LOOKING AT THE POSITIVES: THE HOCKEY NEWS' Adam Proteau wrote talks of attendance issues for the Jets “must be deeply concerning to the team’s fan base," but there is "still a lot to be hopeful about." Proteau wrote he is “not anywhere close to convinced the Jets are in imminent danger of leaving.” Playing for the Jets “gives you access to, and the support of, some of the friendliest, most passionate fans in the game.” The Jets’ "Whiteout" in the stands and their "chants of 'true north' make the Winnipeg market one of the most ferocious in all of hockey." While there are "attendance issues right now, there’s no good reason why the city can’t re-embrace the team in their hour of need." Hearing the Jets’ troubles this week "raises a red flag in many respects," but there are "too many good things about Winnipeg as an NHL city to expect a relocation anytime soon" (THE HOCKEY NEWS, 2/23).

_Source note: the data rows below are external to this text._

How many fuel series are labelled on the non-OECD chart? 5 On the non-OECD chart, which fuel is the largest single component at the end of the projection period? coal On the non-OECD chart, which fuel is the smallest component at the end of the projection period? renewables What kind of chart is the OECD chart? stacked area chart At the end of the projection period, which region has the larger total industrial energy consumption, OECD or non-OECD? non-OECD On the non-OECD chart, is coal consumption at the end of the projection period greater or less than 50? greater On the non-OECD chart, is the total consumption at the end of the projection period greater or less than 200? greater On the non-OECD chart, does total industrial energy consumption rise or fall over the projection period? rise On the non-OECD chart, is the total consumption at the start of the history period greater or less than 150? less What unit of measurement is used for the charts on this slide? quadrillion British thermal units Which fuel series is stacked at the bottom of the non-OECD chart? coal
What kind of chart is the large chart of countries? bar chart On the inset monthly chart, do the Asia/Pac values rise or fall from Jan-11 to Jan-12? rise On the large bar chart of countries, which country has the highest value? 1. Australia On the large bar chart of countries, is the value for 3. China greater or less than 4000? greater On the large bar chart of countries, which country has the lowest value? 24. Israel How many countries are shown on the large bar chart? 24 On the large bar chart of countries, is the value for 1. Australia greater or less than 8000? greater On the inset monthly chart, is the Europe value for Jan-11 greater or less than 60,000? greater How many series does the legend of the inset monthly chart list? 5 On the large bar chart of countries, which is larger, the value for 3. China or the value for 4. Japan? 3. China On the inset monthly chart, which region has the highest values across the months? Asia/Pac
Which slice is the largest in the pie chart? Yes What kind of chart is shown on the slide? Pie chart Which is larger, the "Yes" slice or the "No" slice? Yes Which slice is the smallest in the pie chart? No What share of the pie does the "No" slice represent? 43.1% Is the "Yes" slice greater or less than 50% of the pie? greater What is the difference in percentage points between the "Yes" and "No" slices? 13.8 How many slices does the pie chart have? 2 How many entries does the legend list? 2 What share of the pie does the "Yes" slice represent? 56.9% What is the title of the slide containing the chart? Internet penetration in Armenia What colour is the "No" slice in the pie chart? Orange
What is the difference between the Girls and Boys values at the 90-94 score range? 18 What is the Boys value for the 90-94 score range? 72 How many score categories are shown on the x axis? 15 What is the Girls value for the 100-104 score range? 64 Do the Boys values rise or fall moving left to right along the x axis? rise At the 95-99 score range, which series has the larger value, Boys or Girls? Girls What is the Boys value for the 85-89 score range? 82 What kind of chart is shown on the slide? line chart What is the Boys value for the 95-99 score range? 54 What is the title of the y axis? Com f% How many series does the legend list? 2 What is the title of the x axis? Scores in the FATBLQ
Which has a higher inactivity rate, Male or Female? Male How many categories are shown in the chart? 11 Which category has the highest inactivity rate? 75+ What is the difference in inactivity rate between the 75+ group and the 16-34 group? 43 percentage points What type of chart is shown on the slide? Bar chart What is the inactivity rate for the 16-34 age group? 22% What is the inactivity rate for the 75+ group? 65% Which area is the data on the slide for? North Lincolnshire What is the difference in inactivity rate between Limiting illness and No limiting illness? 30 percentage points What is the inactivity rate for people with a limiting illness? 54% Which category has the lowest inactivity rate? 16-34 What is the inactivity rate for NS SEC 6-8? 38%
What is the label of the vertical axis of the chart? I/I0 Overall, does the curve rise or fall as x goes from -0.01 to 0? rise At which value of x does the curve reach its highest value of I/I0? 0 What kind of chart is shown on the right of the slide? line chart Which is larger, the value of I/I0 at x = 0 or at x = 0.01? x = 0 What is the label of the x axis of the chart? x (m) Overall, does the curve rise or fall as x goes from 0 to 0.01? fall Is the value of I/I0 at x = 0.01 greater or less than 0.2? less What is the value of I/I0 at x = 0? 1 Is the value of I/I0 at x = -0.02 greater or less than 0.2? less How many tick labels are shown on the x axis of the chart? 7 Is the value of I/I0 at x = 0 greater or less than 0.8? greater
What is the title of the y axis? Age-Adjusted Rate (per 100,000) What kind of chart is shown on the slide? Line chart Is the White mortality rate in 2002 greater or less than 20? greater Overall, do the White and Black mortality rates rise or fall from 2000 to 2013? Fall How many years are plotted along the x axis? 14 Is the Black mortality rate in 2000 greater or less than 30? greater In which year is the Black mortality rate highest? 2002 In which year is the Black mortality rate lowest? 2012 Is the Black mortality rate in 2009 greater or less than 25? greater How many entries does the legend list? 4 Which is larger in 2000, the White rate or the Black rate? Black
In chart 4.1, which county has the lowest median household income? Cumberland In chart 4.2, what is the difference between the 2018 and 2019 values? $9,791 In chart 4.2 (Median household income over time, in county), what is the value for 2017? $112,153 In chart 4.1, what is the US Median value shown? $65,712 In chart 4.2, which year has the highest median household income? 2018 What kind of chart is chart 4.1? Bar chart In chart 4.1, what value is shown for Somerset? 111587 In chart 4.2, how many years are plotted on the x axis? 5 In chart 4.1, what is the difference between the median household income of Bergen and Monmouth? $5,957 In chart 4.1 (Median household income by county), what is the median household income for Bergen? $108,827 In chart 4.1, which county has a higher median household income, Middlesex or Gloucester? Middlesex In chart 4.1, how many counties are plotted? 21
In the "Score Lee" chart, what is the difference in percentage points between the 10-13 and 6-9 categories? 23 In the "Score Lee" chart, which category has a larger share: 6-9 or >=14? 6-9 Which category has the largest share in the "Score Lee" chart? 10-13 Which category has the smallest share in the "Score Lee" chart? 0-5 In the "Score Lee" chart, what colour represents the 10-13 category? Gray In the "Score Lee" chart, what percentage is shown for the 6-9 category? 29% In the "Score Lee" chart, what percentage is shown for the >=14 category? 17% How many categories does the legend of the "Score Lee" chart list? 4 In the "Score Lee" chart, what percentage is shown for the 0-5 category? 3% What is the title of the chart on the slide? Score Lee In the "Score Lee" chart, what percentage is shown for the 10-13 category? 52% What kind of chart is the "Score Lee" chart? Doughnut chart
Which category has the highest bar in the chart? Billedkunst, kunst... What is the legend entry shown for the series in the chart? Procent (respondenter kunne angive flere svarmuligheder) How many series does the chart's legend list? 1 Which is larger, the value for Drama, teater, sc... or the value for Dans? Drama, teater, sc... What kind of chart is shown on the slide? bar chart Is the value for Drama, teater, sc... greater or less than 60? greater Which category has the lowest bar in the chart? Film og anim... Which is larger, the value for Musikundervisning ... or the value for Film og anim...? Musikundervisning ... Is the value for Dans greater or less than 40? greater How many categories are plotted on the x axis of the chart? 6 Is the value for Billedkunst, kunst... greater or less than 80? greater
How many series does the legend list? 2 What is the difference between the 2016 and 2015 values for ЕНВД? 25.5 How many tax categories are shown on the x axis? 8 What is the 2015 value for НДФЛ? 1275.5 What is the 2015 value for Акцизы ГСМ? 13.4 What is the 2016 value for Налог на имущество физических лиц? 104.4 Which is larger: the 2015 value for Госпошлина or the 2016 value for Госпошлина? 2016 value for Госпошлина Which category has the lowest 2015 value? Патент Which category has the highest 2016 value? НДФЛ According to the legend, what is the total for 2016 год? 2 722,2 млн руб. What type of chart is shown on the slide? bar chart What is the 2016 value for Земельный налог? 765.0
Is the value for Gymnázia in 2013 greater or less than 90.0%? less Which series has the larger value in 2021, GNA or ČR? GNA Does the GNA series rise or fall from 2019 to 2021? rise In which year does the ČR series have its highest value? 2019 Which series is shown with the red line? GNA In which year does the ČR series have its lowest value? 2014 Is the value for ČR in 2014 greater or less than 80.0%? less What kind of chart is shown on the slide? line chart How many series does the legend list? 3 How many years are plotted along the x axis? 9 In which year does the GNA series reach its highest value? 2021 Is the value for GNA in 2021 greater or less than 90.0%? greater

HOUSTON HOCKEY: Proteau in a separate piece wrote bringing a team to Houston “would be a low-risk, high-reward move for the NHL.” When the AHL Aeros were in operation in Houston, they “consistently finished in the top 10 in the league in attendance," so the "potential box-office impact of an NHL team in Houston cannot be easily underestimated” (THE HOCKEY NEWS, 2/23). In Houston, Greg Rajan noted the city celebrated in inaugural “Hockey Day in Houston” on Saturday. The event was a collaboration between the Harris County-Houston Sports Authority, the Houston chapter of Hockey Players in Business and other local organizations. Saturday’s festivities at Saint Arnold Brewery included NHL games being "shown on the venue’s large screens" and a "free youth street hockey clinic" (HOUSTON CHRONICLE, 2/22).